Sebby Holmes' recipe for a bedbug-beating Thai prawn curry

Worried about bedbugs? Farang chef Sebby Holmes has cooked up a natural repellent
Thai tiger Prawn Yellow Curry
Full of the good stuff: Holmes' curry is full of Vitamin B1
Press handout
Sebby Holmes21 October 2023

I remember writing recipes for Eat Grub: The Ultimate Insect Cookbook, and learning that it’s been scientifically proven that Vitamin B1 is a natural bug repellent because once it gets excreted by the skin, it masks the natural human odours that insects are attracted to.

Foods that are high in the vitamin include seafood, chillies, lemongrass, garlic, onions and green beans, all of which are included in the recipe below, my new Thai tiger prawn yellow curry recipe.

Try this at home and, besides a great, warming meal, you might just be able to keep any pesky critters away. Bed bugs? Forget 'em.

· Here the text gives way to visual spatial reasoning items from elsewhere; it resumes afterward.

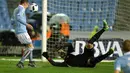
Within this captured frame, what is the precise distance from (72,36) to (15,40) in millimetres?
2562

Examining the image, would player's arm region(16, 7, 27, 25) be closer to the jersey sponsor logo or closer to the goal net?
the jersey sponsor logo

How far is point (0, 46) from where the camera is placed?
18250 millimetres

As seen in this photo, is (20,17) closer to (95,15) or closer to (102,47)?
(102,47)

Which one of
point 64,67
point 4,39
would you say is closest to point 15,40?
point 4,39

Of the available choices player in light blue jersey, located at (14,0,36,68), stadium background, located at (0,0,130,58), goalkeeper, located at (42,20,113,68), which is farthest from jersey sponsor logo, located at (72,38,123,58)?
player in light blue jersey, located at (14,0,36,68)

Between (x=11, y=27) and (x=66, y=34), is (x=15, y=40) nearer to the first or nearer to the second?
(x=11, y=27)

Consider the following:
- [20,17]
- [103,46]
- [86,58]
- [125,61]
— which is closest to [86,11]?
[103,46]

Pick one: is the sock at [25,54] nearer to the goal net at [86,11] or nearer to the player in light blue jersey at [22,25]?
the player in light blue jersey at [22,25]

Thai tiger prawn yellow curry

Serves: 2

Ingredients

  • 100g Gaeng Gari (or my yellow curry Payst)
  • 10 tiger prawns, outer shells removed and de-veined, heads and tails kept on
  • 100g washed green beans, chopped in half
  • 100g baby corn, chopped into bite-sized bits
  • 6 new potatoes, chopped into quarters
  • 25ml coconut oil or vegetable oil
  • 200ml fish or chicken stock
  • 250ml coconut milk
  • 2 makrut lime leaves, torn to release flavour
  • A handful of fresh Thai basil
  • Steamed jasmine rice for serving

Method

  1. Firstly, prepare all your ingredients and get your jasmine rice cooking. Remember to wash your rice thoroughly before cooking, and use a rice cooker if you can.
  2. Next, heat the oil in a large wok or pan to medium heat. When hot, add the gaeng gari or the Payst, as well as the torn makrut lime leaves. Continue to fry the paste for one or two minutes in the oil, making sure to scrape from the pan regularly, so it does not stick.
  3. When the paste has begun to darken, de-glaze the pan with a tablespoon of fish sauce, all the stock and half the cream, then bring to a simmer.
  4. Once simmering, add all the green beans, baby corn and potatoes and simmer for a further 7-8 minutes, until all the vegetables are cooked.
  5. When the vegetables are cooked, add the prawns, making sure they are submerged in the curry and continue to simmer for a further 3-5 minutes until the prawns are cooked. Then remove from the heat and finish with the picked Thai basil and the rest of the coconut milk.
  6. Serve in a large sharing bowl with fresh steamed jasmine rice. If you like, garnish with red chilli, Thai basil sprigs, pickled ginger and cucumber, crispy shallots and julienne makrut lime leaves. Tuck in for a good night — safe in knowledge that the bed bugs won't bite.